Ronnie Peterson nasceu em 1944, na Suécia. Entre os anos de 1963 e 1966, foi quatro vezes campeão sueco de kart. Em 1968 foi campeão da Formula 3 sueca e em 1969 correu na Formula 3 européia, vencendo o GP de Mônaco.

Em 1970 disputou 9 GPs de Formula 1 sem marcar pontos, mas já em 1971 foi vice-campeão de Jackie Stewart, marcando 54 pontos. No mesmo ano, foi campeão da Formula 2.

Em 1972 teve uma atuação mais discreta, mas voltou a andar bem no ano seguinte, marcando 52 pontos e sendo terceiro colocado no campeonato, além de conquistar 4 vitórias. Foi companheiro de equipe de Emerson Fittipaldi, na Lotus.

Em 1974, marcou 35 pontos vencendo 3 corridas. Ficou em quinto no campeonato. Em 1975 marcou apenas seis pontos e 10 no ano seguinte, 9 deles na vitória do GP da Itália.


Em 1977 pilotou o famoso Tyrrell de seis rodas, um carro "anti-Peterson", como se dizia dele, porque Peterson fazia curvas deslizando nas cuatro rodas.

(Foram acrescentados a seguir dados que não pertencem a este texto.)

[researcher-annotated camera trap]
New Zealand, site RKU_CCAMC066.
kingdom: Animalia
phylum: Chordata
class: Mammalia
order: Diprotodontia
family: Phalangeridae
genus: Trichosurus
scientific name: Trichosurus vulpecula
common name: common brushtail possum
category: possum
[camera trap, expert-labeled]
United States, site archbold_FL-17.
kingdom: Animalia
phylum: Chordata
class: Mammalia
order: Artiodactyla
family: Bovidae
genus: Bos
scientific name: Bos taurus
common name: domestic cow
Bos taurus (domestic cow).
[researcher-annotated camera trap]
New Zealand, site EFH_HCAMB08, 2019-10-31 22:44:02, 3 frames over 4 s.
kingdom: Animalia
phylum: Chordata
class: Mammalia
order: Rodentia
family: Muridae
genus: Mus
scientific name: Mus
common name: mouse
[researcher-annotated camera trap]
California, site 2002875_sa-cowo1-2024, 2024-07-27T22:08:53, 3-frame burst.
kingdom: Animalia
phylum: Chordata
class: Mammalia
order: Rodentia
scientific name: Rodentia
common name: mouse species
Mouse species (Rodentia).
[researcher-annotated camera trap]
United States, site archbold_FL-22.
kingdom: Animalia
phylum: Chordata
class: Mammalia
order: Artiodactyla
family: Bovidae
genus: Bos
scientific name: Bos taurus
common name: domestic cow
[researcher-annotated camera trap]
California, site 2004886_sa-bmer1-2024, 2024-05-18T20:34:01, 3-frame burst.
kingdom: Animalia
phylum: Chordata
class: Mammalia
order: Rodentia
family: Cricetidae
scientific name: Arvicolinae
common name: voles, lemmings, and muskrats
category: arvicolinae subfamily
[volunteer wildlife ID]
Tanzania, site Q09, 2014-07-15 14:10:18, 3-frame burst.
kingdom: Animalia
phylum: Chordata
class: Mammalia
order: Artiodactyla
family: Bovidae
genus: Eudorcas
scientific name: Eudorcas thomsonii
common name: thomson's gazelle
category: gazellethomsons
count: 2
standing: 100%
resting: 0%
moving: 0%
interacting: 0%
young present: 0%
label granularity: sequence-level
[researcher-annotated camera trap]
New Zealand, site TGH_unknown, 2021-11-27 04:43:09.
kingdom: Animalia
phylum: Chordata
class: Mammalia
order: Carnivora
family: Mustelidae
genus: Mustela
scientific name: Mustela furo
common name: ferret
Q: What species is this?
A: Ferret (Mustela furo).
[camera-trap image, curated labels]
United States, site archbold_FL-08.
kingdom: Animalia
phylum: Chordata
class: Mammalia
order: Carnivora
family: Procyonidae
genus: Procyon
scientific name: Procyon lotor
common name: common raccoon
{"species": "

Em 1978, de volta à Lotus, foi vice-campeão de Mario Andretti, venceu dois GPs e terminou morto no GP da Itália.


Veja os números de Ronnie Peterson na Formula 1:

Vitórias: 10
Pódios: 26
Pole positions: 14
Voltas mais rápidas: 9
Pontos: 206
GPs na liderança: 28
Voltas na liderança: 707 
 
 
 

...............BIG BEAR...............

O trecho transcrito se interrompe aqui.